## O que fazer
Liste todas as confissões que, segundo o trecho sobre a compra de votos, poderiam estar incluídas no preço pago pelos votos.

Portanto, o que nos preocupa neste momento em que a ética foi profundamente ofendida, em que os direitos dos aposentados estão ameaçados e já foram muitos deles conspurcados, neste momento em que se quer uma carteira assinada de trabalho, que é o atestado inicial da cidadania de qualquer pessoa, assinatura na carteira de trabalho: eu existo, eu sou cidadão, eu colaboro, está aqui na minha carteira assinada; nem isto mais se constitui um dos direitos dos trabalhadores. E, depois de pagarmos durante tanto tempo a aposentadoria e o INSS, vemos que não há mais recursos para atender à saúde, que os aposentados não têm onde se tratar, que não há estrutura como, por exemplo, na França, onde os idosos têm um verdadeiro hotel onde descansar com tranqüilidade e segurança a sua velhice.

Aqui, uma ética fantástica, desumana, que ignora a vida e suas necessidades, impõe-se em nome da ética. O que me preocupa, realmente, neste episódio em que dois Deputados Federais vêm afirmar que venderam seus votos, reafirmam que venderam seus votos, é que não há como duvidar dessa corrupção passiva porque o próprio partido não é de Oposição, foi o próprio PFL que expulsou rapidamente os dois Deputados Federais que teriam recebido, e confessado, não R$5 ou R$10 mil, mas R$200 mil para votar a favor daquilo que há de mais importante no País: a reeleição de Sua Excelência, de Sua Majestade, o Presidente da República.

Imaginem como este Governo se sente realmente enfraquecido, que falta de confiança em seu próprio taco, que falta de confiança em suas hostes, que o leva a dar R$200 mil por cada voto.

Obviamente, os Deputados estariam dispostos a votar naquilo que era sua tendência mesmo, de apoiar um governo, qualquer governo. Se o padrão ético é esse, então, por qualquer R$10 ou R$20 mil se compra votos dessa espécie. Mas deram R$200 mil a cada um. Por que tanto dinheiro? Não estaria embutido, não estaria incluído no preço da compra dos votos também a confissão de que eles haviam vendido os votos; a confissão desmoralizadora do Legislativo; a confissão de que nós somos venais; a confissão que inquina de dúvida e generaliza a desmoralização a todo Congresso Nacional? Será que esse preço, R$200 mil, não será também o preço que pagará a perda de mandatos em que fatalmente eles incorrerão, eles os confessos corruptos?

## Dados fornecidos
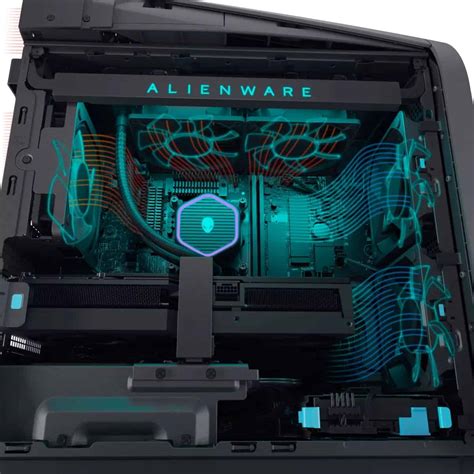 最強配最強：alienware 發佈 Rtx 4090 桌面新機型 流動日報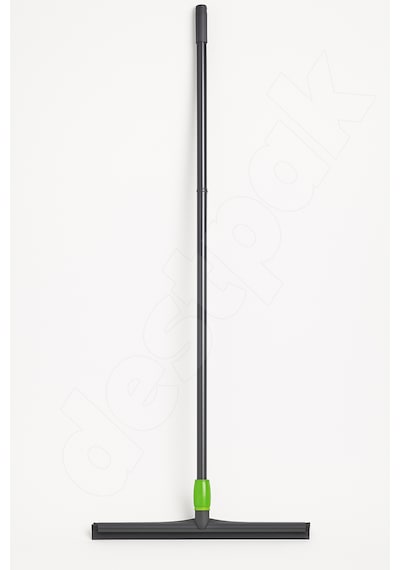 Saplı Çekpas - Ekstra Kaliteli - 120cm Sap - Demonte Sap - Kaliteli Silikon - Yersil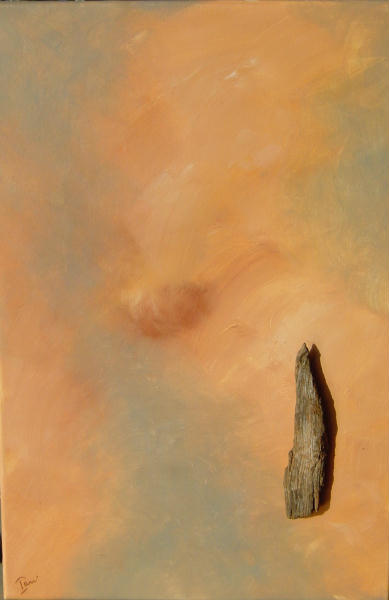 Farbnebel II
* * *
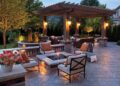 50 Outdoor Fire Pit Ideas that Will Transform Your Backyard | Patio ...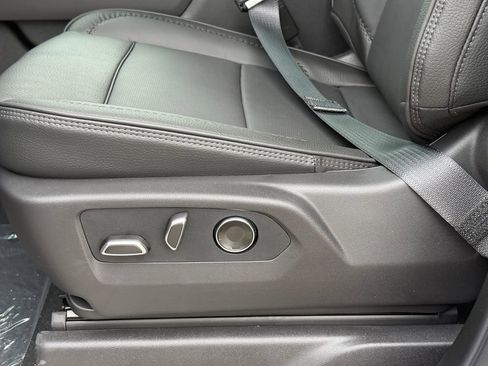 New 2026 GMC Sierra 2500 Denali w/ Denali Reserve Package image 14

## Resposta escrita
- a confissão de que eles haviam vendido os votos
- a confissão desmoralizadora do Legislativo
- a confissão de que nós somos venais
- a confissão que inquina de dúvida e generaliza a desmoralização a todo Congresso Nacional